Muitas vezes, há uma necessidade médica de fazer uma cesariana para proteger a saúde da mãe ou do bebê.
E para substituir os micróbios que faltam, surgiram alguns métodos recentemente.
Uma tendência é a prática da chamada “semeadura vaginal”, na qual bebês de cesariana são untados com fluidos vaginais da mãe. Um estudo recente chegou a realizar até um transplante fecal, no intuito de oferecer as bactérias intestinais da mãe para a criança.
Mas Bogaert adverte que “teoricamente, pode ser ideal devolver os micróbios perdidos à criança nascida por cesariana, mas na prática isso é bastante complicado, e você precisa garantir que não seja perigoso”.
Os ensaios científicos examinaram a matéria fecal em busca de infecções perigosas, o que não é tão prático se tiver que ser feito para todos os bebês de cesariana.

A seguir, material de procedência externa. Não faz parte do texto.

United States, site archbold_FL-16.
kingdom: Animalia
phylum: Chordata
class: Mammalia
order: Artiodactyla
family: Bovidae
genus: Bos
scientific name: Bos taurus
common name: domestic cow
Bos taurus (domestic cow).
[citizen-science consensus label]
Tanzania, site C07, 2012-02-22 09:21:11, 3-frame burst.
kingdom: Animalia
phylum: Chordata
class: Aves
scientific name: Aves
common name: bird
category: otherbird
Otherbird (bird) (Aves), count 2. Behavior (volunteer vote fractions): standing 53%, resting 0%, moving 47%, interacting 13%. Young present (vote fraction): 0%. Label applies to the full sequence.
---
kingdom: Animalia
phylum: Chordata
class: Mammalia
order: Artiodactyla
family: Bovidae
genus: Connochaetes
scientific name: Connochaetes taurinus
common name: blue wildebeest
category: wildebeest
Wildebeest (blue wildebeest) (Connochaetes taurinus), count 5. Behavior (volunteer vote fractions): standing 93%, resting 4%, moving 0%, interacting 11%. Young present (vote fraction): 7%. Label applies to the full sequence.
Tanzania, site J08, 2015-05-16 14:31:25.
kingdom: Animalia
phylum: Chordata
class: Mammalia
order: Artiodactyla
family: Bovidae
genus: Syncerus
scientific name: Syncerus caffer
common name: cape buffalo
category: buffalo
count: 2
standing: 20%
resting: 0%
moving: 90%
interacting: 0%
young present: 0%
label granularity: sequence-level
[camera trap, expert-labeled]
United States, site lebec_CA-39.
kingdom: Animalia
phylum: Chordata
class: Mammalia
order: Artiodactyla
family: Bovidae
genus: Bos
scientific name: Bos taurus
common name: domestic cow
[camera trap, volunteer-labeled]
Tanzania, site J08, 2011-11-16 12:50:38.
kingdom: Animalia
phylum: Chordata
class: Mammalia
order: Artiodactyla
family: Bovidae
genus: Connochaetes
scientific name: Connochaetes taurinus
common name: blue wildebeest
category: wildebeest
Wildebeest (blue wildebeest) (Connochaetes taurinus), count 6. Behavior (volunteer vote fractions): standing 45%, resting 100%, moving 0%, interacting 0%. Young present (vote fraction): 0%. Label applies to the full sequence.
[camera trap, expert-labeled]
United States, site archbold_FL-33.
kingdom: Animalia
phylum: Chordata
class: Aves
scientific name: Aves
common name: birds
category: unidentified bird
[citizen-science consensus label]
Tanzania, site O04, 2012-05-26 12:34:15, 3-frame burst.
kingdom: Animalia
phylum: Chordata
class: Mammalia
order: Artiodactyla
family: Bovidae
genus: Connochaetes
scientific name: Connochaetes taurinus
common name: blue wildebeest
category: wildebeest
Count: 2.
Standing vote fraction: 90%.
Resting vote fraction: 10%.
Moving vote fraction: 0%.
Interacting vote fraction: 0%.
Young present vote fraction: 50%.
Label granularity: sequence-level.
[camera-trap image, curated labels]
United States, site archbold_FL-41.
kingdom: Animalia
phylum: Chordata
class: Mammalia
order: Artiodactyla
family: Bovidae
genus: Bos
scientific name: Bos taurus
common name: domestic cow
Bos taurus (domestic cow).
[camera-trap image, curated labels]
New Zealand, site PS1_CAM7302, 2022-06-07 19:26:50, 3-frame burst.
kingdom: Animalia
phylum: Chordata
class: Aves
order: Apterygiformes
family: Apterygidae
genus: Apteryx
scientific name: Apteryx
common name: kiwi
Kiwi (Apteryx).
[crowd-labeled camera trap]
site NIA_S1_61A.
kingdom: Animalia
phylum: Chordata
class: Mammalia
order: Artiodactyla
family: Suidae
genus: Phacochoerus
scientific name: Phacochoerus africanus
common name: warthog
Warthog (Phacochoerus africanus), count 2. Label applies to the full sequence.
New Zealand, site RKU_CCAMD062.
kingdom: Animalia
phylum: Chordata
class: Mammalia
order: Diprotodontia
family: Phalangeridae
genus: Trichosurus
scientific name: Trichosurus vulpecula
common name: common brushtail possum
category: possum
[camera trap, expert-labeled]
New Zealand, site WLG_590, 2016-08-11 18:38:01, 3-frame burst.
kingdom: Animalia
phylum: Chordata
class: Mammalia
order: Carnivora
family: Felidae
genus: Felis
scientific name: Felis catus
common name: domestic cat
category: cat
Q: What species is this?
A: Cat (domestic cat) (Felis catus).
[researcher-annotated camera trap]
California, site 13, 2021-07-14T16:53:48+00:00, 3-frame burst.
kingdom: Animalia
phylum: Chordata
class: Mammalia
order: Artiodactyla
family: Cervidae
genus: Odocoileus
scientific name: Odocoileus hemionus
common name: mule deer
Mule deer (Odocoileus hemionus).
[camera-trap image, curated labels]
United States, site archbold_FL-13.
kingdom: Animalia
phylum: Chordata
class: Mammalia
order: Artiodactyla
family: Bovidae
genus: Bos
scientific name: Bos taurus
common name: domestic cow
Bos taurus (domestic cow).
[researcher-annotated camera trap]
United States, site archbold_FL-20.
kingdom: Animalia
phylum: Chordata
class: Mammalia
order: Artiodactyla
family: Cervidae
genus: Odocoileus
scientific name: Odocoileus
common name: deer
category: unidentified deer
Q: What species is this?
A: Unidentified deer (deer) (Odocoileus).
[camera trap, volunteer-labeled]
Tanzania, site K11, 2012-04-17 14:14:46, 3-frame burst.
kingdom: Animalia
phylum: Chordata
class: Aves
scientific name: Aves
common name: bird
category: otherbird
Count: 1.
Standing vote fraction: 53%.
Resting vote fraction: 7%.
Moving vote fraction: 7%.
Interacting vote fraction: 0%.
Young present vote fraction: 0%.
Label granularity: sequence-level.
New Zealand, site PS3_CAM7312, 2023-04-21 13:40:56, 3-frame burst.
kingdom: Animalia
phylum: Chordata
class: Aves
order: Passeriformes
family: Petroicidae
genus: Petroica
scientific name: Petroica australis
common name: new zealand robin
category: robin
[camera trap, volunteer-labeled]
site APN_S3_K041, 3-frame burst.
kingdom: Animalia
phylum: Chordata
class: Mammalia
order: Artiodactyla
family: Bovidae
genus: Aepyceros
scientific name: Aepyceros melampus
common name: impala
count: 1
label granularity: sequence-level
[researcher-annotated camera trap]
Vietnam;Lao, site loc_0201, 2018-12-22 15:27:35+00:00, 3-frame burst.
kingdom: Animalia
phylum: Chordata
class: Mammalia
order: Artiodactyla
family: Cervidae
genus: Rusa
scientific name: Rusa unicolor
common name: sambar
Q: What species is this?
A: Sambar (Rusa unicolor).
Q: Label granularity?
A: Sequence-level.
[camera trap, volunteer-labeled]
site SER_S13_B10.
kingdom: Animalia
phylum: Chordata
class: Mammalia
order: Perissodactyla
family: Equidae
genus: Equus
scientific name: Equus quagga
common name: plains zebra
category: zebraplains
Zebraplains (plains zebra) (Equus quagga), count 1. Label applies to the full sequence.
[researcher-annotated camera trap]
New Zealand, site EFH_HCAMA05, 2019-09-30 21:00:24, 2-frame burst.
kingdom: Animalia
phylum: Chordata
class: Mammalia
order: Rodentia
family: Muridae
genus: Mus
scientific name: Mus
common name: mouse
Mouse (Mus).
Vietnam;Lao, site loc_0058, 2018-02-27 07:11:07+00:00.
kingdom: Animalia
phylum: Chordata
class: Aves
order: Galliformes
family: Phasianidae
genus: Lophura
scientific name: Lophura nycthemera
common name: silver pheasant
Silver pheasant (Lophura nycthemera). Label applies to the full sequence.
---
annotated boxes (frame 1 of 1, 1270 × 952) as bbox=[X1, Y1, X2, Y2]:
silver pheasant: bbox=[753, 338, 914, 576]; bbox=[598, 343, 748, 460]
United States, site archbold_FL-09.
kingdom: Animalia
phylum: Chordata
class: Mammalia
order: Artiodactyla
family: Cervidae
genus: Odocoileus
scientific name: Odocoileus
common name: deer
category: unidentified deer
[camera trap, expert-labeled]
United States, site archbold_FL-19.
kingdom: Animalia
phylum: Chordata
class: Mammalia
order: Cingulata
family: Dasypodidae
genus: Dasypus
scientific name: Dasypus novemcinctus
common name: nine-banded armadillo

Bogaert acredita que oferecer um coquetel preciso de bactérias benéficas — um probiótico — para bebês de cesariana seria um “caminho mais seguro “. Alternativamente, os bebês de cesariana poderiam receber uma dose extra de vacina.
O professor Neil Mabbott, especialista em imunologia do Instituto Roslin, também da Universidade de Edimburgo, disse que era incerto que os níveis de micróbios no corpo sejam diretamente responsáveis pelo aumento das respostas dos anticorpos.
“Este estudo levanta a possibilidade de que seja possível tratar bebês, especialmente bebês nascidos de cesariana, com um suplemento bacteriano ou até mesmo um produto produzido por essas bactérias benéficas para ajudar a melhorar seus sistemas imunológicos, melhorar suas respostas a certas vacinas e reduzir sua suscetibilidade a infecções”, acrescentou.
George Savva, estatístico do centro de pesquisa Quadram Institute de ciência biológica, observou que “é importante começar a entender os fatores que contribuem para a resposta à vacina em bebês e o papel do microbioma”.
Mas ele destacou que era um estudo relativamente pequeno e que mais pesquisas seriam necessárias antes que fosse seguro tirar conclusões sólidas.